In an accompanying editorial, Rishi Puri, MBBS, PhD (Cleveland Clinic, OH), and colleagues write that the findings provide “substantial supporting evidence that, with all other things being equal, CABG is the preferred revascularization strategy in patients with diabetes with multivessel CAD, with strong evidence now emanating both in the clinical trial and real-world settings.”

However, the totality of data supporting CABG over PCI may not be the final word given the evolution of various treatments over time, according to the editorialists. “Let us not forget the role of guideline-directed medical therapy (GDMT) in altering the disease milieu,” they write. “As background therapy, patients with diabetes and CAD should all receive high-intensity statins, angiotensin-converting enzyme inhibitors and/or angiotensin receptor blockers, and perhaps PCSK9 inhibitors.
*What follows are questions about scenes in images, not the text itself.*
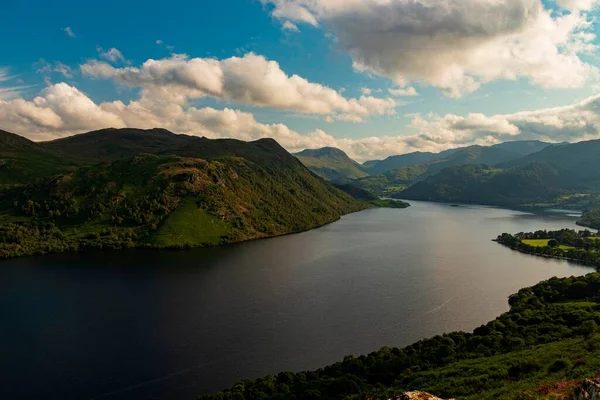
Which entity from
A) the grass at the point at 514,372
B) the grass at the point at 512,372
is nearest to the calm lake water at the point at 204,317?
the grass at the point at 512,372

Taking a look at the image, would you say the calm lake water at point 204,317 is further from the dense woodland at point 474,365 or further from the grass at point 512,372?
the grass at point 512,372

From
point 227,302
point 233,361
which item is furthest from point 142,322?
point 233,361

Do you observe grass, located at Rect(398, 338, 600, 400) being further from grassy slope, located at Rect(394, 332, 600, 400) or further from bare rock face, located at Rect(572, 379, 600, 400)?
bare rock face, located at Rect(572, 379, 600, 400)

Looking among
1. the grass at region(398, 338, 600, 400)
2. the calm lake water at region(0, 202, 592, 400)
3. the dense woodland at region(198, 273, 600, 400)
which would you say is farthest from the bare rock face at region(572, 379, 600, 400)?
the calm lake water at region(0, 202, 592, 400)

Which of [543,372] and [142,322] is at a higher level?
[543,372]

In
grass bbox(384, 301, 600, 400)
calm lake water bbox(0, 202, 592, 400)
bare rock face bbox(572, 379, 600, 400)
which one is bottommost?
calm lake water bbox(0, 202, 592, 400)

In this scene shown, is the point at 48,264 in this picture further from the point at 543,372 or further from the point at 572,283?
the point at 572,283
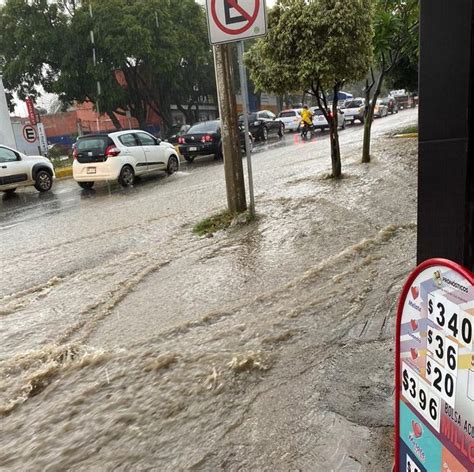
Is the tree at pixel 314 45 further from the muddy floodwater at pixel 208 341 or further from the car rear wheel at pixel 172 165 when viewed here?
the car rear wheel at pixel 172 165

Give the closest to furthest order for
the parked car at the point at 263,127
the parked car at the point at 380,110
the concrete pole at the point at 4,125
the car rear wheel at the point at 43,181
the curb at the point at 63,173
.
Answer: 1. the car rear wheel at the point at 43,181
2. the curb at the point at 63,173
3. the concrete pole at the point at 4,125
4. the parked car at the point at 263,127
5. the parked car at the point at 380,110

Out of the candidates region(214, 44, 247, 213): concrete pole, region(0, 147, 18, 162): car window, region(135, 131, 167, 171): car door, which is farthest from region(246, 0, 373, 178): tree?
region(0, 147, 18, 162): car window

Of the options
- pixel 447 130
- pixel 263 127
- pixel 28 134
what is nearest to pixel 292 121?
pixel 263 127

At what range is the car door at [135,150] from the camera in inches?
527

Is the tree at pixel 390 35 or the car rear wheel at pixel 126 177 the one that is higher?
the tree at pixel 390 35

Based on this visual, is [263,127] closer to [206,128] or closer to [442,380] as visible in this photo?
[206,128]

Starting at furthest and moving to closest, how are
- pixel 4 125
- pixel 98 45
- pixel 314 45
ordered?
1. pixel 98 45
2. pixel 4 125
3. pixel 314 45

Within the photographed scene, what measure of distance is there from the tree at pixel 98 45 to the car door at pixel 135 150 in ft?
56.5

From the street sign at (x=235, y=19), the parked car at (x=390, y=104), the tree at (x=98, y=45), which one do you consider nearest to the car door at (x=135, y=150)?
the street sign at (x=235, y=19)

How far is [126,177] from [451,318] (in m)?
12.4

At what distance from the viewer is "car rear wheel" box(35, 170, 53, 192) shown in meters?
13.7

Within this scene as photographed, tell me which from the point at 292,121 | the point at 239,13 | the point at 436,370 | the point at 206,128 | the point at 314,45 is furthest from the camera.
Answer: the point at 292,121

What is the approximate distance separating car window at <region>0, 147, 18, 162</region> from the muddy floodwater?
5.48m

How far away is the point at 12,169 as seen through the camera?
12867 millimetres
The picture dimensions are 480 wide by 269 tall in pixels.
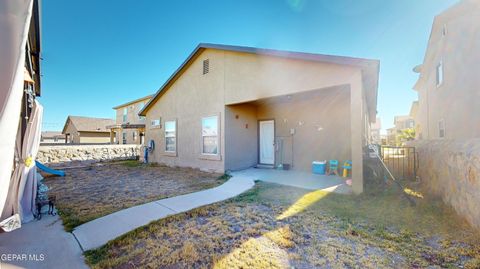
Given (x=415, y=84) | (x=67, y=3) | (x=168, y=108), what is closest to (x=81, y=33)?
(x=67, y=3)

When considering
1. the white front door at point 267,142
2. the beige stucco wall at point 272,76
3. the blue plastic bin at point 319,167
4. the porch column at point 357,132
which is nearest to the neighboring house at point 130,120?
the white front door at point 267,142

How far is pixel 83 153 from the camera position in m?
13.0

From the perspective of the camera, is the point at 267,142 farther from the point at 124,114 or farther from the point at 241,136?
the point at 124,114

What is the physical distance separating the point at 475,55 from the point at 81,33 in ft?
52.6

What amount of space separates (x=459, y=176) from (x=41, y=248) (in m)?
6.86

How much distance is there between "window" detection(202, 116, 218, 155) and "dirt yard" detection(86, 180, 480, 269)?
4298mm

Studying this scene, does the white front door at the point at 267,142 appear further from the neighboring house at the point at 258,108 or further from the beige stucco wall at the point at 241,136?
the beige stucco wall at the point at 241,136

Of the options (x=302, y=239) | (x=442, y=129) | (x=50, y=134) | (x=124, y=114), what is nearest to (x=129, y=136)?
(x=124, y=114)

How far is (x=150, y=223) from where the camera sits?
3.38 metres

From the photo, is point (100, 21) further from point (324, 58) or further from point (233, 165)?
point (324, 58)

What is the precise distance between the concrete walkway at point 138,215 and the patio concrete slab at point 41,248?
0.16 meters

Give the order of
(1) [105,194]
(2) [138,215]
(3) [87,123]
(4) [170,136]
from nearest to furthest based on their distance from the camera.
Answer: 1. (2) [138,215]
2. (1) [105,194]
3. (4) [170,136]
4. (3) [87,123]

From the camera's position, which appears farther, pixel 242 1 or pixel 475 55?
pixel 242 1

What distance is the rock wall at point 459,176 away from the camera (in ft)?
9.82
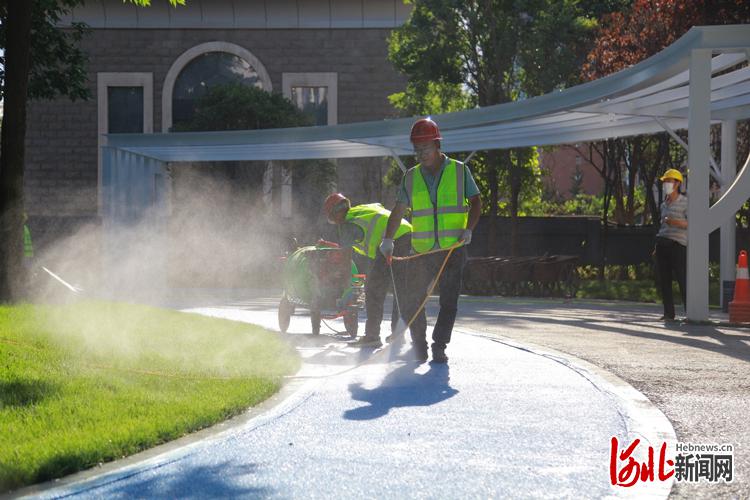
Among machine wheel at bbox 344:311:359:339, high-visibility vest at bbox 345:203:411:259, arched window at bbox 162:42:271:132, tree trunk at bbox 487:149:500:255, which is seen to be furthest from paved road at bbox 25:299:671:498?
arched window at bbox 162:42:271:132

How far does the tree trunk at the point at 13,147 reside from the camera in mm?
15445

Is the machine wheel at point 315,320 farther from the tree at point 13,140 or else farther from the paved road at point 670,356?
the tree at point 13,140

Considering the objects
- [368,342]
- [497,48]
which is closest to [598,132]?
[497,48]

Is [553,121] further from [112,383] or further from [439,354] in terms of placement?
[112,383]

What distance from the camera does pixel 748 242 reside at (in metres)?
30.2

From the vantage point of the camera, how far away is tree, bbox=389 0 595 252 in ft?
104

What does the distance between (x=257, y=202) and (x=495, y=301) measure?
14.7m

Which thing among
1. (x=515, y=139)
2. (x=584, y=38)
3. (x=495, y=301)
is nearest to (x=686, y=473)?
(x=495, y=301)

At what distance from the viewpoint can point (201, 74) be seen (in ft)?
129

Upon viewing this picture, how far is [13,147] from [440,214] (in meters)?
8.06

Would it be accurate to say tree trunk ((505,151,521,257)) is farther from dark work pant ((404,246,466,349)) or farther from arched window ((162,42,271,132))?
dark work pant ((404,246,466,349))

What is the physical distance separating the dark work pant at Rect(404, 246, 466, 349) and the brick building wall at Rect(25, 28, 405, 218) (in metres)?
27.9

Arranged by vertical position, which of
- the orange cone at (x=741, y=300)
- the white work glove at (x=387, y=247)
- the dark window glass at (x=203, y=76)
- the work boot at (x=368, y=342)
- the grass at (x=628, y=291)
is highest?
the dark window glass at (x=203, y=76)

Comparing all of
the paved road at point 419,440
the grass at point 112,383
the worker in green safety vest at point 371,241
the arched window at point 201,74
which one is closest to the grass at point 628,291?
the worker in green safety vest at point 371,241
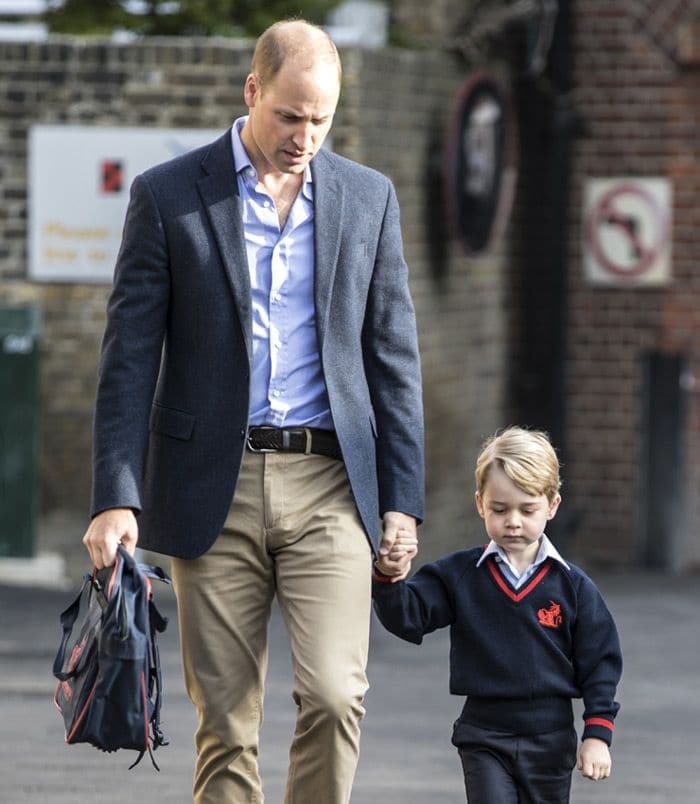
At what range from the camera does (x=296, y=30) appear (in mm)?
3977

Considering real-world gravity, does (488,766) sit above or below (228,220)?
below

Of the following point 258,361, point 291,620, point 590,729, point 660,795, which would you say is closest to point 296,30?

If one were to subject a population with diabetes and multivessel CAD to contemporary state-of-the-art aggressive GDMT, how would that potentially change the results of the analysis by Tam et al?”

Here, Lee said “the issue of revascularization using any approach versus guideline-directed medical therapy is a really good question especially in light of data such as that coming from the ISCHEMIA trial. From my clinical experience, I would say that when I revascularize patients with diabetes with multivessel disease, there's a high propensity to have cardiac outcomes such as MI and even cardiovascular death. And so my own personal bias is that because myocardium is not recoverable after infarction that we should be doing what it takes to try and preserve myocardium, but that's an open question and it's a very good one raised by the editorialists.”

Bangalore agreed. “Given all the recent advances in medical therapy for diabetes—we keep getting more and more data about how beneficial they are—I bet that the differences between PCI and CABG will even more become narrower,” he said, adding that the ongoing TUXEDO-2 study of contemporary PCI in diabetes that he’s co-chairing will likely provide more information soon.

Puri and colleagues point out that “both interventional cardiology and cardiac surgical techniques have evolved. Do we need a new RCT in patients with diabetes and multivessel CAD that incorporates a heart team approach, a background of optimal GDMT, and routine assessment of invasive coronary physiology (iFR [instantaneous wave-free ratio]/and fractional flow reserve), with subsequent intravascular ultrasound-guided PCI being used?” they ask.

While practice has changed, Lee said the effects of CABG over PCI observed so far are large enough that “there would need to be substantial improvements in technology to undo the findings from both the FREEDOM trial and from our large real-world evaluation. These major, practice-changing technologies could happen in the future, and so in the future, further evaluations/trials may be required. . . . As practice evolves though, it's always good to continuously evaluate how evolutions in practice are affecting outcomes, and so I think it's a healthy exercise to continue to evaluate these two revascularization strategies over time, especially if there are major technological advances.”

For now, the editorialists advise a patient-centered, shared decision-making approach with a heart team to make the call between CABG and PCI for this patient cohort. “Clearly, there is not ‘one size that fits all’ when treating such complex patients with diabetes and multivessel CAD,” they say.

  • This study was supported by a foundation grant from the Canadian Institutes of Health Research (CIHR).
  • Tam reports receiving support from a CIHR fellowship.
  • Lee reports receiving support by a Mid-Career Investigator Award from the Heart and Stroke Foundation and being the Ted Rogers Chair in Heart Function Outcomes, a joint University-Hospital Chair of University of Toronto and University Health Network.
  • Puri reports receiving consulting fees from Medtronic, Amgen, and Cerenis as well as holding minor equity in Centerline Biomedical.